Les fouilles programmées
Depuis 2020, le service archéologique de la Communauté de Communes de l’Oise Picarde (MAPPI) a en charge la réalisation des fouilles programmées sur le site de l’agglomération antique de Vendeuil-Caply. Il pilote également un Programme Collectif de Recherche (PCR) portant sur la ville gallo-romaine.
Les campagnes de fouilles, en général d’une durée de 4 semaines chaque année, permettent d’accueillir des étudiants issus de nombreuses universités, ce qui est l’occasion pour une partie d’entre eux d’effectuer des stages s’inscrivant dans leur cursus universitaire. Un des objectifs de ce chantier école est de contribuer à la formation d’éventuels futurs professionnels de l’archéologie en les initiant aux diverses techniques qu’ils devront mettre en œuvre sur les différents chantiers où ils seront amenés à travailler.
Ces campagnes sont également l’occasion pour des habitants des alentours de participer à la fouille, en tant que bénévoles, devenant ainsi acteurs du développement culturel du territoire. Plusieurs critères président au choix du secteur qui est investigué chaque année. Il doit en premier lieu répondre à une problématique scientifique. Il est ensuite nécessaire d’obtenir l’autorisation du propriétaire de la zone où nous souhaitons fouiller, et de l’exploitant agricole si celui-ci est différent, la quasi-totalité de la surface estimée de l’agglomération antique étant occupée par des parcelles privées et mises en culture.
Ces interventions s’intègrent dans le PCR, qui rassemble des chercheurs issus de plusieurs structures. Les analyses de ces différents spécialistes ont pour but de tenter d’obtenir un maximum d’informations sur la ville antique et, ainsi, de contribuer à l’analyse du fait urbain en Gaule septentrionale.
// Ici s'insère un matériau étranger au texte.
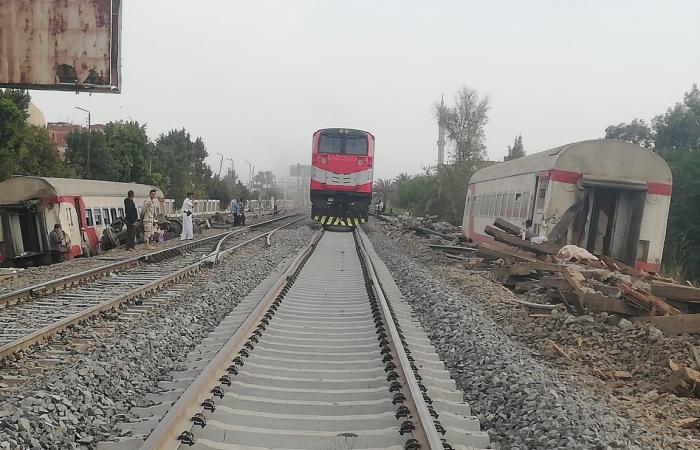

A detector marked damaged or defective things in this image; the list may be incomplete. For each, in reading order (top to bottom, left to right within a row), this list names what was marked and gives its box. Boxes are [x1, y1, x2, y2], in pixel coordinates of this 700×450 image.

rusty metal billboard [0, 0, 121, 93]
broken wooden plank [484, 225, 560, 256]
broken wooden plank [474, 243, 540, 264]
broken wooden plank [584, 292, 644, 316]
broken wooden plank [620, 282, 680, 316]
broken wooden plank [652, 282, 700, 302]
broken wooden plank [636, 314, 700, 336]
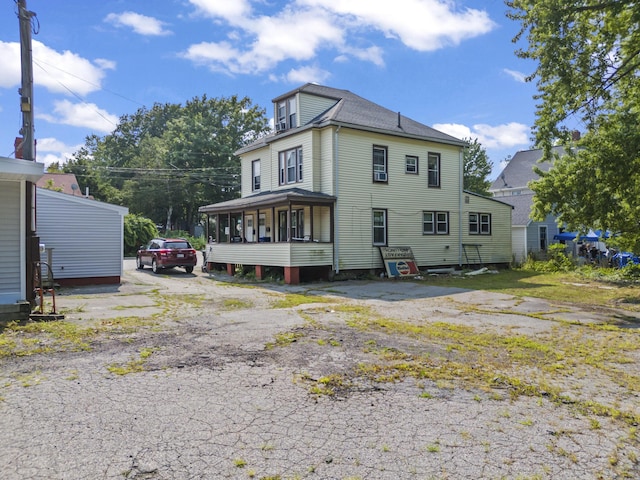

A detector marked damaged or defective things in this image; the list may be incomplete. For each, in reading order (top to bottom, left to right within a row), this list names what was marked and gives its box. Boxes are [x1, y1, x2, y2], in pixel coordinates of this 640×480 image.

cracked pavement [0, 260, 636, 478]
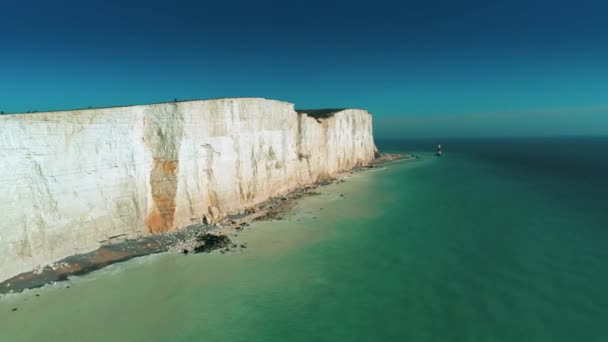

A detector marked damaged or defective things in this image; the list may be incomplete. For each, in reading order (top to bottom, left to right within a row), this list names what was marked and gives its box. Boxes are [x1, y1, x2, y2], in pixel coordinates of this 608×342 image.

orange rust stain [145, 159, 178, 234]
Ces réflexions portent autant sur l’organisation spatiale de l’agglomération et son évolution, que sur les phases chronologiques (qui peuvent être différentes selon où on se trouve au sein de la ville), les éléments architecturaux et les décors des différents bâtiments, publics et privés, et le mobilier (vases, petits objets en métal, os, verre, terre cuite, objets qui vont par ailleurs enrichir les collections du Musée Archéologique de l’Oise).
S’y ajoutent des travaux portant sur les monuments publics, notamment le Grand Théâtre et son décor. Autant d’études qui, à terme, devraient nous permettre de comprendre pourquoi une ville de cette importance, créée au début de notre ère, a été implantée dans ce secteur, et, à l’opposé, ce qui a mené à son abandon, sans doute déjà amorcé depuis des décennies, au début du VIe s. ap. J.-C. et au déplacement de l’occupation humaine au niveau de l’actuel village de Vendeuil. Par ailleurs, la reprise des résultats et des archives des fouilles qui se sont déroulées sur le site depuis les années 1950 constitue une part importante du travail.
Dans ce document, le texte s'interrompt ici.